═══ Document passage ═══
Laughter filled the room.

Bud sat back, with his hand on Judy's knee. He knows that once he has his new kidney, there will be no more rich food and no more overeating.

"We will exercise, and we will stay healthy," Judy said. "I want him to take care of my kidney."

"I think I'm going to have to be nice to her the rest of my life," Bud added with a smile.

Two surgical teams worked in adjoining rooms to perform the kidney transplant. Judy in Room 8. Bud in Room 9. Judy's operation began shortly after 7 a.m., Bud's about 90 minutes later.

"She's a little bit unusual," Tim Pruett, Judy's transplant surgeon, told two medical students as he fingered the kidney that still belonged to her. It's "scarred up a bit. . . . She's been active in her life, you can tell. This is the sort of kidney you'd see in truck drivers. She probably rides [horses] a lot."

But the scarring, he said, would not affect the kidney's functioning in Bud's body.

At 9:25 a.m., surgeons had freed Judy's left kidney from the fat, muscle and tissue that surrounded it. All that was left to do was cut the tube that connects the kidney to the bladder and disconnect the blood supply by cutting the renal vein and artery.

"How close are they next door?" Pruett asked. "Tell them we're ready."

A nurse left the room and came back with the answer: "Fifteen minutes."
═══ Entries provided ═══
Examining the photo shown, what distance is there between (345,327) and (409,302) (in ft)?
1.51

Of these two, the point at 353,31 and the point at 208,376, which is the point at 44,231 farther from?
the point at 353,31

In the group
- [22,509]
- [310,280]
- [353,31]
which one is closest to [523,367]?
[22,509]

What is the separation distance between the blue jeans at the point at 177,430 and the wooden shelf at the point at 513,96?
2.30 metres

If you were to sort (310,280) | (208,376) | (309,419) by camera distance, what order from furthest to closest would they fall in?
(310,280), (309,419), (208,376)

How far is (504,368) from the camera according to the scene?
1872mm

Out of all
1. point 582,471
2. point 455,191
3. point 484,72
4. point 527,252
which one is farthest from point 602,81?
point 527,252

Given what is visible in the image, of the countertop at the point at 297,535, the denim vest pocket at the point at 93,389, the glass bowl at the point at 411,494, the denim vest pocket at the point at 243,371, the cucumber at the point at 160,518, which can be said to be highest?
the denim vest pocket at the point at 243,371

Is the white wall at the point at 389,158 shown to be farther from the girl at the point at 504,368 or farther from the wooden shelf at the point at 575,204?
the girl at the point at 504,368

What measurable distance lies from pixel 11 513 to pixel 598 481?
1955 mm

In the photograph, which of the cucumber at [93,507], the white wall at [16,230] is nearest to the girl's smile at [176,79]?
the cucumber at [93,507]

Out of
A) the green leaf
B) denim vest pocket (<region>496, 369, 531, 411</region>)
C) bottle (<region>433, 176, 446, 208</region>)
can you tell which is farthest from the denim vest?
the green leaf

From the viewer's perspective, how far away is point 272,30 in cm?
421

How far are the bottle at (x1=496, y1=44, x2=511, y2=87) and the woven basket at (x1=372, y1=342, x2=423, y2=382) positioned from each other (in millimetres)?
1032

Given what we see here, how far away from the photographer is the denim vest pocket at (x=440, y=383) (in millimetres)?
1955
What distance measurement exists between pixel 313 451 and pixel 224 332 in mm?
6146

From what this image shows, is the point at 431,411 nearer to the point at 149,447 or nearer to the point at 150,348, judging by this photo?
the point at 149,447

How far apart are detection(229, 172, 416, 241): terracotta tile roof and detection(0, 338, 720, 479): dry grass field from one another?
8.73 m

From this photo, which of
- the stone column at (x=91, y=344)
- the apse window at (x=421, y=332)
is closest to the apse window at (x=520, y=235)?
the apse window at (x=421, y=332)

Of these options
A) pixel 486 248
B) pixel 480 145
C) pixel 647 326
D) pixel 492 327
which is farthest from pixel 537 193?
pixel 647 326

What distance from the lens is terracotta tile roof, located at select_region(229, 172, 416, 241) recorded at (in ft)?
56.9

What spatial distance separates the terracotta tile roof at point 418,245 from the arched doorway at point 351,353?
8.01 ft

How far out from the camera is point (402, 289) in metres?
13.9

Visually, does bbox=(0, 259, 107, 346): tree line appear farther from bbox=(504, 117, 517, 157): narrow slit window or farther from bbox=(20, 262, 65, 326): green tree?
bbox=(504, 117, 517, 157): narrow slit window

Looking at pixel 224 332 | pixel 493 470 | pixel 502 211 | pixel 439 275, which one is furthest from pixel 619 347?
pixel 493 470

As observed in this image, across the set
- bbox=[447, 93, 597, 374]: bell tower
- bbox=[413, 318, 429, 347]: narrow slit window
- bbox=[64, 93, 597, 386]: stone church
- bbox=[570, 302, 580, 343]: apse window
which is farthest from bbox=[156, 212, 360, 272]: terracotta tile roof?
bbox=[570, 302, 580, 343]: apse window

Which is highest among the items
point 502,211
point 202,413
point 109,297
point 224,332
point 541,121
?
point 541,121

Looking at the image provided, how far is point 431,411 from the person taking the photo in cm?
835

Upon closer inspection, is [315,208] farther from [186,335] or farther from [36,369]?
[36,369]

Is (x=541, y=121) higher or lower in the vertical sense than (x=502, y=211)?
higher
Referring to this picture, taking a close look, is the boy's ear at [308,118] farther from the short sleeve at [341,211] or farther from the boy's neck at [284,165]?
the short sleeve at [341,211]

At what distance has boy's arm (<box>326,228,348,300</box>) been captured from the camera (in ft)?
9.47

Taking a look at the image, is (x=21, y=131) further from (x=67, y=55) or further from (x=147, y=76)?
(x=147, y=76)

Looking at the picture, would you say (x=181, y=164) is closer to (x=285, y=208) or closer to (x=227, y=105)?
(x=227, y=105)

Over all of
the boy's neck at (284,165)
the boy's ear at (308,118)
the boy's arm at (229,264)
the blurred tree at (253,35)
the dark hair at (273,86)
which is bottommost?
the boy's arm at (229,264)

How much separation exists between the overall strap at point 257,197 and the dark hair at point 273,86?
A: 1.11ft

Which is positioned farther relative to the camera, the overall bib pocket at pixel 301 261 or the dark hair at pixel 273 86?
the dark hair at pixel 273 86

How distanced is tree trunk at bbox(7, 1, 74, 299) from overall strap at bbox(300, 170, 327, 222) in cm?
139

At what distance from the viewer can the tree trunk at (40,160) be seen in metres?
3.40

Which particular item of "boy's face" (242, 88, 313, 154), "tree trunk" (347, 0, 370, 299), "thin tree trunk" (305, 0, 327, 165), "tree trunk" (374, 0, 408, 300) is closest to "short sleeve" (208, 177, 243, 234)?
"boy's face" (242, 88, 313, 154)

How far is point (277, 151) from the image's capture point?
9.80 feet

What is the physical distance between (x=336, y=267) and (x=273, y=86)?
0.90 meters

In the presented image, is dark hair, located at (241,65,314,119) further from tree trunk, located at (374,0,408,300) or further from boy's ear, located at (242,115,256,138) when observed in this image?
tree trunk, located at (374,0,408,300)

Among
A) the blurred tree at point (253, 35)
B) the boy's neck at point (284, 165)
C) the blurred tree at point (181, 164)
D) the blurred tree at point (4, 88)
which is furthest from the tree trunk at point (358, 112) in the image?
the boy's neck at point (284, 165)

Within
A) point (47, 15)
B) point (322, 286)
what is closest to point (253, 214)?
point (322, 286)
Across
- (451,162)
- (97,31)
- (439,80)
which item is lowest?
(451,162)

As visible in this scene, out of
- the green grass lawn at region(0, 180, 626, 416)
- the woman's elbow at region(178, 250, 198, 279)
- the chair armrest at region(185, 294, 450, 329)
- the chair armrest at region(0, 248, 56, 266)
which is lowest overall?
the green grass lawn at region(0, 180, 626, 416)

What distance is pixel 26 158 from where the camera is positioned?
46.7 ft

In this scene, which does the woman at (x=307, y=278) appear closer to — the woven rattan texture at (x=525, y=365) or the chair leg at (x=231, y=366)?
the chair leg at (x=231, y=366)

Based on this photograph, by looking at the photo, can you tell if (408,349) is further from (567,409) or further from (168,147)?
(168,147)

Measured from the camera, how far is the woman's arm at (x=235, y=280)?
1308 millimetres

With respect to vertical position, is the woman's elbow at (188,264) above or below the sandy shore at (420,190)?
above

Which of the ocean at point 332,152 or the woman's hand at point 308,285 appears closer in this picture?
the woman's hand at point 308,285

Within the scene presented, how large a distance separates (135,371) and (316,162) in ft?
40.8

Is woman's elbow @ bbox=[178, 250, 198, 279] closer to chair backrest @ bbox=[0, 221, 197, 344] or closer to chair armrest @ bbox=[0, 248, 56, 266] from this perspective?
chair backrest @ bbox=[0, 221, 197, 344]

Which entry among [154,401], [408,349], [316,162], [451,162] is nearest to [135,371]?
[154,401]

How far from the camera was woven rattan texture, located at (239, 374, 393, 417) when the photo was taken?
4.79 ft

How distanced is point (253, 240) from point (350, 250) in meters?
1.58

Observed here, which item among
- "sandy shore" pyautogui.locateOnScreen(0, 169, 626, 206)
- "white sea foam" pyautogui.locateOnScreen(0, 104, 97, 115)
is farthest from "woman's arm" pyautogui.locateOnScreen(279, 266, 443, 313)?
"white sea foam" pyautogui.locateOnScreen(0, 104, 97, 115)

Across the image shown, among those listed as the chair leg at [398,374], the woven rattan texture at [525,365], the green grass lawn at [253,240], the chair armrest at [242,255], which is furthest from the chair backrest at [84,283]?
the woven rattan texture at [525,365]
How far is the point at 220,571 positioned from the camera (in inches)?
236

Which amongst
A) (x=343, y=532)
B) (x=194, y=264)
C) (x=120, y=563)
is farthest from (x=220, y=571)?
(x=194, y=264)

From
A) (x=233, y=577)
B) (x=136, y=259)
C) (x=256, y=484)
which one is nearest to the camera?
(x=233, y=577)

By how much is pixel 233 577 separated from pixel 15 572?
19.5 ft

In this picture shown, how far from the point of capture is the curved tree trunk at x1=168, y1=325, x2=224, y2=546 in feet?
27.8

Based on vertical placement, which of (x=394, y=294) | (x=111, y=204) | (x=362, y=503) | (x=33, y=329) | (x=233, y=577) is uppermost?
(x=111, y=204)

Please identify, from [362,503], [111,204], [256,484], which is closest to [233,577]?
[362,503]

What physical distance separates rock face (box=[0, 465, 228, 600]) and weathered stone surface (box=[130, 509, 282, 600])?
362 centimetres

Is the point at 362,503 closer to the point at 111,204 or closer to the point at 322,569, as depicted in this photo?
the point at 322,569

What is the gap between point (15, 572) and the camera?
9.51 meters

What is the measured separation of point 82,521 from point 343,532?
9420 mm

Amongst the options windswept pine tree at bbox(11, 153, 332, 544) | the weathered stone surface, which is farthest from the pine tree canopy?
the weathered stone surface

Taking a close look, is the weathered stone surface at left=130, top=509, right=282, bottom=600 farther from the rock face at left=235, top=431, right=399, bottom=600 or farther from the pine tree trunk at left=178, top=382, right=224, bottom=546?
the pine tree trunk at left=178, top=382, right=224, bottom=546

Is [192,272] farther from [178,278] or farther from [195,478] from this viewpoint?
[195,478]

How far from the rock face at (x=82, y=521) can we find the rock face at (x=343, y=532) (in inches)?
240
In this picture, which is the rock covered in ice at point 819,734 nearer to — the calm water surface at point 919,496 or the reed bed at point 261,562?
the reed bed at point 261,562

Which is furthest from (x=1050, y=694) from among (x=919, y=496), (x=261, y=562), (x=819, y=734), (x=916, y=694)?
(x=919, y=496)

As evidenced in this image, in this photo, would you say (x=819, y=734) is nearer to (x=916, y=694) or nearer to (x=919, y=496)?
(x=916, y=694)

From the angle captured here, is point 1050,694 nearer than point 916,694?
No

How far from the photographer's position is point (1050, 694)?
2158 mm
═══
Activity list:
1. Repeat, word for word, the part of the kidney transplant account that opens with the words "Two surgical teams" and closes with "vein and artery.".
2. Answer these questions from the kidney transplant account:
(a) In which room did Judy's operation take place?
(b) At what time had surgeons freed Judy's left kidney from the surrounding fat, muscle and tissue?
(c) What answer did the nurse bring back from next door?
3. Take the kidney transplant account further, beginning after its last sentence.
The items were taken from a separate source.

Outputs for the tasks:
1.
Two surgical teams worked in adjoining rooms to perform the kidney transplant. Judy in Room 8. Bud in Room 9. Judy's operation began shortly after 7 a.m., Bud's about 90 minutes later.

"She's a little bit unusual," Tim Pruett, Judy's transplant surgeon, told two medical students as he fingered the kidney that still belonged to her. It's "scarred up a bit. . . . She's been active in her life, you can tell. This is the sort of kidney you'd see in truck drivers. She probably rides [horses] a lot."

But the scarring, he said, would not affect the kidney's functioning in Bud's body.

At 9:25 a.m., surgeons had freed Judy's left kidney from the fat, muscle and tissue that surrounded it. All that was left to do was cut the tube that connects the kidney to the bladder and disconnect the blood supply by cutting the renal vein and artery.

2.
(a) Room 8
(b) 9:25 a.m.
(c) "Fifteen minutes."

3.
Surgeons in Bud's room worked to cut open a section near his abdomen, where they planned to insert his new kidney. They did not remove his old kidneys, explained nurse Kenneth Fitzgerald. Instead, doctors create a pocket for the new kidney, and the old, nonfunctioning kidneys eventually shrivel up.

That is why kidney transplant patients should avoid contact sports, he said, because the new kidney is less protected than the old.

At 9:40, Bud's doctors were ready, and his surgeon, Robert Sawyer, headed to Judy's room.

"Are you ready, Rob?" Pruett asked.


Sawyer placed Judy's pink kidney into a bowl of cold water, where it turned gray as urine and blood were washed away.

"It's flushing beautifully," Sawyer said.

Using a rolling cart, Sawyer then took the kidney next door, where he began the long, intricate process of connecting the new kidney into Bud.

The other Judy, Judy Casey, waited for news while knitting a blue sweater for her soon-to-be-born nephew. She has never been a worrier. She knew everything would be fine, especially because of the Andersons' deep religious convictions.

"I know she's prayed a lot about this," said Judy Casey, who runs a ladies dress shop in Middleburg.

Valerie Reid filled a photo album with pictures of her children as she waited for news of her parents' operations. After a while, she tried to nap on her husband's shoulder. "I tried to sleep last night," she said. "I slept a little bit, but I kept having these crazy dreams."

It was 10:20 a.m. when Judy was brought out of the operating room--and about two hours later, Reid and her brother Eric were allowed to see her as she emerged from the recovery room.

"Mrs. Anderson, you have visitors," the nurse said gently to Judy.

Judy didn't respond, still groggy from anesthesia. Reid's red eyes filled with tears as she leaned over and kissed her mother.

A few minutes later, Bud's surgeons were through, and at 2:45 p.m., he saw his family again.

Bud and Judy Anderson were doing "really well," according to hospital spokeswoman Marguerite Beck. Judy was recuperating nicely, and Bud's new kidney was functioning normally.

Bud and Judy had asked to stay in the same hospital room but had to settle for separate rooms on the same floor.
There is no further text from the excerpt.